**What to produce**. Would it be possible to output exactly, and only, the lines below from the one holding "Filme deutsch kostenlos" to the last line, both included, with every picture left out?

[Data excerpts]
● ● ● ● ● ● ●

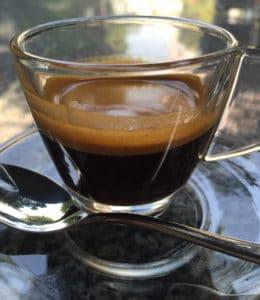 Feel Good Coffee - Expresso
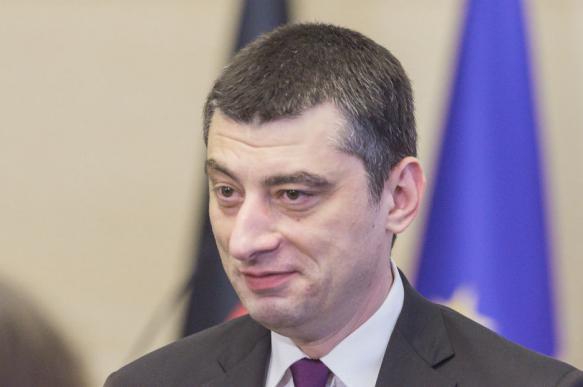 Георгий Гахария стал премьер-министром Грузии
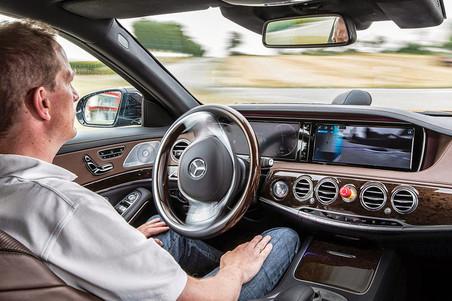 Автомобили-беспилотники будут экономить время и деньги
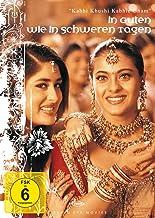 Filme deutsch kostenlos auf indische Bollywood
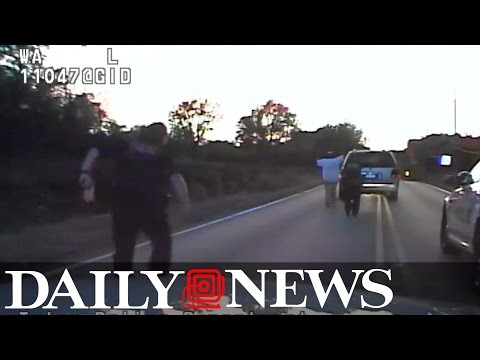 Xxx Mp4 Video Shows Police Shooting Unarmed Oklahoma Man Terence Crutcher 3gp Sex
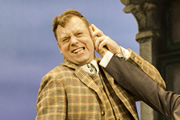 One Man, Two Guvnors. Francis Henshall. Rufus Hound.
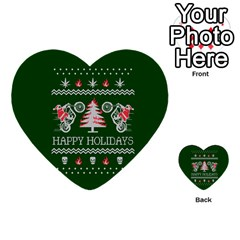 Motorcycle Santa Happy Holidays Ugly Christmas Green Background Multi-purpose Cards (Heart)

● ● ● ● ● ● ●

**Written response**.
 Filme deutsch kostenlos auf indische Bollywood
 Xxx Mp4 Video Shows Police Shooting Unarmed Oklahoma Man Terence Crutcher 3gp Sex
 One Man, Two Guvnors. Francis Henshall. Rufus Hound.
 Motorcycle Santa Happy Holidays Ugly Christmas Green Background Multi-purpose Cards (Heart)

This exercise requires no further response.